*Stated problem*: Rewrite the records from the line holding "Given the woman, the" through the end of the records, inclusive, changing every "white sea foam" to "white surf" and leaving all else as it is. Give only those lines.

*Material to process*:

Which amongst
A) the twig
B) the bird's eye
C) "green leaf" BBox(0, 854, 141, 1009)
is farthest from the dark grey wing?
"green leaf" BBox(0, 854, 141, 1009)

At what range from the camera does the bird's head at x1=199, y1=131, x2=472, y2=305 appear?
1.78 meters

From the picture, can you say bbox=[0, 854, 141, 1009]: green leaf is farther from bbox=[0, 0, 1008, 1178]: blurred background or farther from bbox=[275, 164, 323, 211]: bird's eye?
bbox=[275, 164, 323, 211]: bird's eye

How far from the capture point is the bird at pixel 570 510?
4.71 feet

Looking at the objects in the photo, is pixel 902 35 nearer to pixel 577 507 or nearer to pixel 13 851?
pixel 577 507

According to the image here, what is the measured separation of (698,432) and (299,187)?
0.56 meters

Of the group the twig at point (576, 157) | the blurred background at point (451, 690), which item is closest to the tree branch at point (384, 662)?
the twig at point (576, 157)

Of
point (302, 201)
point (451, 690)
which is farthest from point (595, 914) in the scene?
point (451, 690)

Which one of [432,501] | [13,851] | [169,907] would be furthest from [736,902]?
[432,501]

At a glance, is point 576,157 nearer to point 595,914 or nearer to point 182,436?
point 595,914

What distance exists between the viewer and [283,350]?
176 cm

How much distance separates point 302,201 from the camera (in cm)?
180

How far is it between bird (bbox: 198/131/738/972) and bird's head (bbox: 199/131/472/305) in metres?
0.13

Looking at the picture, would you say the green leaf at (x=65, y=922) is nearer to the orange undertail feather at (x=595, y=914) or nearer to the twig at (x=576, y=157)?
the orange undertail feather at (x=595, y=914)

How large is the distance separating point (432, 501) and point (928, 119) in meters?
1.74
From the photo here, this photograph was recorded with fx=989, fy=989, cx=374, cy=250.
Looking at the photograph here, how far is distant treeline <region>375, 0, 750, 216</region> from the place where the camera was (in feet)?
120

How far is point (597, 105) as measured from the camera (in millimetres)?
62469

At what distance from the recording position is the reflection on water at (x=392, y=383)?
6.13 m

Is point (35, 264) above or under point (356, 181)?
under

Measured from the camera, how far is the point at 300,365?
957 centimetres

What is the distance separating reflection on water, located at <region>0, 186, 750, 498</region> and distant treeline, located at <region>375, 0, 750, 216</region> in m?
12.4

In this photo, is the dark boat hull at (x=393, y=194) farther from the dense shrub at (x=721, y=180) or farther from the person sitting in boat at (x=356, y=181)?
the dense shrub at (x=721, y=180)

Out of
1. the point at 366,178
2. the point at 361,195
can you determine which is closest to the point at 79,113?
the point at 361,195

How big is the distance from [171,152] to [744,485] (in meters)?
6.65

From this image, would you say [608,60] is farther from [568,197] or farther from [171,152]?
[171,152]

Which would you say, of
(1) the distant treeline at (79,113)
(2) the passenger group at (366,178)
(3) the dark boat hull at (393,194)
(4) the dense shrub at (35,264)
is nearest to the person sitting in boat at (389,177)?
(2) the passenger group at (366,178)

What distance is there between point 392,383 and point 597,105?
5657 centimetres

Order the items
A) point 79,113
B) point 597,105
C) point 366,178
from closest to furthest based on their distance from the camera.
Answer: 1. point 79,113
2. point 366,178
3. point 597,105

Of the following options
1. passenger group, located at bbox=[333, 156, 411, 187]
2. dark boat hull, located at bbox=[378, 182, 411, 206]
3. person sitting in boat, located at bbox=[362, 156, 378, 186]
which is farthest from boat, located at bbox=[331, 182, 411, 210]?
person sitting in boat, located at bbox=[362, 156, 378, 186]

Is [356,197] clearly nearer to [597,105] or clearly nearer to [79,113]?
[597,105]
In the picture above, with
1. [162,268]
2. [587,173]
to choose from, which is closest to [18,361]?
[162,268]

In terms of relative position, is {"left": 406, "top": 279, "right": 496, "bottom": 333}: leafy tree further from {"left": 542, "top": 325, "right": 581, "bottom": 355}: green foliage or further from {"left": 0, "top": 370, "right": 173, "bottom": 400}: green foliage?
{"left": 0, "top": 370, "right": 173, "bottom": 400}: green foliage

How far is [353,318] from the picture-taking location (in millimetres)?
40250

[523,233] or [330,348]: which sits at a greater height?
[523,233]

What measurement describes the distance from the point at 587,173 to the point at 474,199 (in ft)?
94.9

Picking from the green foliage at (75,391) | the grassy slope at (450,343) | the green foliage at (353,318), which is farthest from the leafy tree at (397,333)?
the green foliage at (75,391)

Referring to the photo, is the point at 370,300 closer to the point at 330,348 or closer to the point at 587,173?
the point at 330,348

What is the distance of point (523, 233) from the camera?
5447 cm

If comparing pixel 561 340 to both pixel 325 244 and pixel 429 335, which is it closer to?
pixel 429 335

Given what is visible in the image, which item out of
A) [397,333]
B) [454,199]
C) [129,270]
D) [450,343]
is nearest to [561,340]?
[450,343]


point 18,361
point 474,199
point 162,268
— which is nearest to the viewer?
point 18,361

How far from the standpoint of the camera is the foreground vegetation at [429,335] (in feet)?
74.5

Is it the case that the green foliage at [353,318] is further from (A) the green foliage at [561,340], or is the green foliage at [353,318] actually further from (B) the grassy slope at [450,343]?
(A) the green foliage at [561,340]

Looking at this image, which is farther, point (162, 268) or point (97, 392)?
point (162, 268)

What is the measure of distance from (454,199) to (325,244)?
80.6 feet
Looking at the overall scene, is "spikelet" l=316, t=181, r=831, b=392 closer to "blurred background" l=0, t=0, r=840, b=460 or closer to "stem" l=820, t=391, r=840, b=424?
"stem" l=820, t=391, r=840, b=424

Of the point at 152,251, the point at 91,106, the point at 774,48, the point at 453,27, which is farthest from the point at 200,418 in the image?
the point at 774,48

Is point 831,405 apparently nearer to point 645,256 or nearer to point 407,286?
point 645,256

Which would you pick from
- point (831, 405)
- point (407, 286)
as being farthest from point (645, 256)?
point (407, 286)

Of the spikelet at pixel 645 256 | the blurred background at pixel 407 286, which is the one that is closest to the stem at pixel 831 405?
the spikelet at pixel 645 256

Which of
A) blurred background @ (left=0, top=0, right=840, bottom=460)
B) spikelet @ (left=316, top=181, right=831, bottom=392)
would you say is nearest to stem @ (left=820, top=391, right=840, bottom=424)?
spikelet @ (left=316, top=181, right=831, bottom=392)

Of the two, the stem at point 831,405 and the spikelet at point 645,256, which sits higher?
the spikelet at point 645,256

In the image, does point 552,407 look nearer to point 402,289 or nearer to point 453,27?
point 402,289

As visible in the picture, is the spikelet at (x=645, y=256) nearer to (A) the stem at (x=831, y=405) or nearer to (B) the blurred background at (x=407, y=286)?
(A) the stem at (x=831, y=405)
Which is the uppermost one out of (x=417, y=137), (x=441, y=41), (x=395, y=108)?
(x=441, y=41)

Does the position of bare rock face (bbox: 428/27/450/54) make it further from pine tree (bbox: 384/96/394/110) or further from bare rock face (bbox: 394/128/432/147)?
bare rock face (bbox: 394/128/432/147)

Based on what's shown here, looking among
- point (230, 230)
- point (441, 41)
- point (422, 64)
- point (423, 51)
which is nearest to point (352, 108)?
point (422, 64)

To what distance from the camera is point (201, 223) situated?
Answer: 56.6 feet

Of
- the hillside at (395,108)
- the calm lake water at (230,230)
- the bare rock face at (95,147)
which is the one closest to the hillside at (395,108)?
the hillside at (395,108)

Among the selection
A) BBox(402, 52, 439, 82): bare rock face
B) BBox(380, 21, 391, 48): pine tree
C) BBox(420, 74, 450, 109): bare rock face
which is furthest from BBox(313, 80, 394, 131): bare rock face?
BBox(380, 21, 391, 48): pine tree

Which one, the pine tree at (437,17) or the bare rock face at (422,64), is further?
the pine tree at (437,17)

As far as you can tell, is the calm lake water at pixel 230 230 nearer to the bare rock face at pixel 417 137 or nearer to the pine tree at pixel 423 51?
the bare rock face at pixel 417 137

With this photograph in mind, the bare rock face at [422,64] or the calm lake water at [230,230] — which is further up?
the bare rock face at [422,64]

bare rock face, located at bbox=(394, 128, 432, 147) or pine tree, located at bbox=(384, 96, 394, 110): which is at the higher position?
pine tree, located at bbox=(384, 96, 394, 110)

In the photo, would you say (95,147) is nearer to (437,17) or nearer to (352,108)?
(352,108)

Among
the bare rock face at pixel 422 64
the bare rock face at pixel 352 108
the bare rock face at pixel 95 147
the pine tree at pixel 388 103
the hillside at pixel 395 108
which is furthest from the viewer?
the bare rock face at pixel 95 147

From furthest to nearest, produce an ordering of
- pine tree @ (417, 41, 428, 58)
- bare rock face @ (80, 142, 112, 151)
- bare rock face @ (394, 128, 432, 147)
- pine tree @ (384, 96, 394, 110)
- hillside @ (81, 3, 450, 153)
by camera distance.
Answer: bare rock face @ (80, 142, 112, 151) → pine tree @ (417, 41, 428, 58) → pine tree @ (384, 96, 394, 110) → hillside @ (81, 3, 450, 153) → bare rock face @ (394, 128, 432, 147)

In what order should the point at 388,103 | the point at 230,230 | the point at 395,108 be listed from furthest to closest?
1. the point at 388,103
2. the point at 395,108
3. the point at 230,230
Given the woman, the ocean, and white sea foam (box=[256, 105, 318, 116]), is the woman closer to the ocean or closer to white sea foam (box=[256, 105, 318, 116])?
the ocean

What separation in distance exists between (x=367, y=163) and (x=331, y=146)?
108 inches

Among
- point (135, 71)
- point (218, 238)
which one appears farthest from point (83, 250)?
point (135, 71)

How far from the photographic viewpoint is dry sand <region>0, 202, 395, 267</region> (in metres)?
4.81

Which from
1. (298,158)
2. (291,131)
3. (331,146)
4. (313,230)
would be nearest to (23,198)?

*Exercise result*:
Given the woman, the ocean, and white surf (box=[256, 105, 318, 116]), is the woman closer to the ocean or closer to white surf (box=[256, 105, 318, 116])?
the ocean

What separation in distance exists between (x=367, y=163) and (x=331, y=146)?
108 inches

Among
- point (135, 71)
- point (218, 238)
which one appears farthest from point (83, 250)?
point (135, 71)

How far from the photographic viewpoint is dry sand <region>0, 202, 395, 267</region> (in metres)?
4.81

Which from
1. (298,158)
2. (291,131)
3. (331,146)
4. (313,230)
would be nearest to (23,198)?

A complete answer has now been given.